Exploit deference. We have, wrote Adam Smith, a "disposition to admire, and almost to worship, the rich and the powerful." You don't have to be very rich or powerful to get such admiration. Some experiments in 1968 showed that drivers were less likely (pdf) to honk their horns in impatience at expensive cars than at cheap ones, for example.

This gives the fraudster his chance. If you pretend to be a bank official or policeman, somebody will hand over their account details to you out of deference.

And it's part of the secret of Holmes and Johnson: journalists at least defer to bosses and Prime Ministers. The corridors of power turn venality into virtue and stupidity to wisdom.

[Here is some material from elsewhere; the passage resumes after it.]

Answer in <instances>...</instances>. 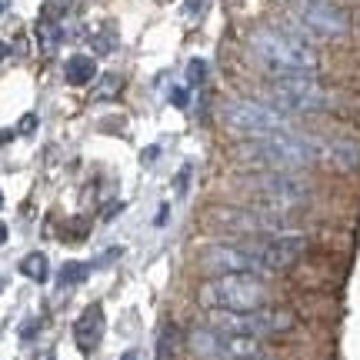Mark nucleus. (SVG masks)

Be different. In a superlative paper (pdf) the late Werner Troesken showed how snake oil salesmen thrived for centuries in part by differentiating their products. Disenchantment with some quack remedies therefore merely fuelled demand for others.

Ms Holmes exploited this. Merely by being a woman she stood out in male-dominated Silicon Valley.

And it's part of Johnson's success too. Tom McTague has written:

Johnson is nothing like the other prime ministers I've covered. Tony Blair and David Cameron were polished and formidable. Gordon Brown and Theresa May were rigid, fearful, cautious. Johnson might as well be another species.

That's his appeal. In differentiating himself from both the cold fish Theresa May and from the technocratic style of New Labour, people disillusioned with both of those thus turned to him.

Now, in writing all this I'm not suggesting that you become fraudsters. For one thing, it's difficult to pull off these tricks, especially if you are from the wrong background. For another fraudsters, like other businessmen, need not just personal skills but the right opportunities too. And for another, I've missed out some necessary advice - how to have an exit strategy and avoid getting caught.

Instead, what I'm trying to do is solve a puzzle raised in the Times recently by Matthew Parris. He describes how "scores of individuals" have had their reputations ruined because "they got themselves mixed up with a superlative confidence trickster". What he doesn't do is say why so many people fell for Johnson. It's not because they are stupid. Isaac Newton and Jonathan Swift both lost money in the South Sea bubble which tells us that even brilliant men can fall for cons. Instead, it's because there are so many ways to trick even intelligent people.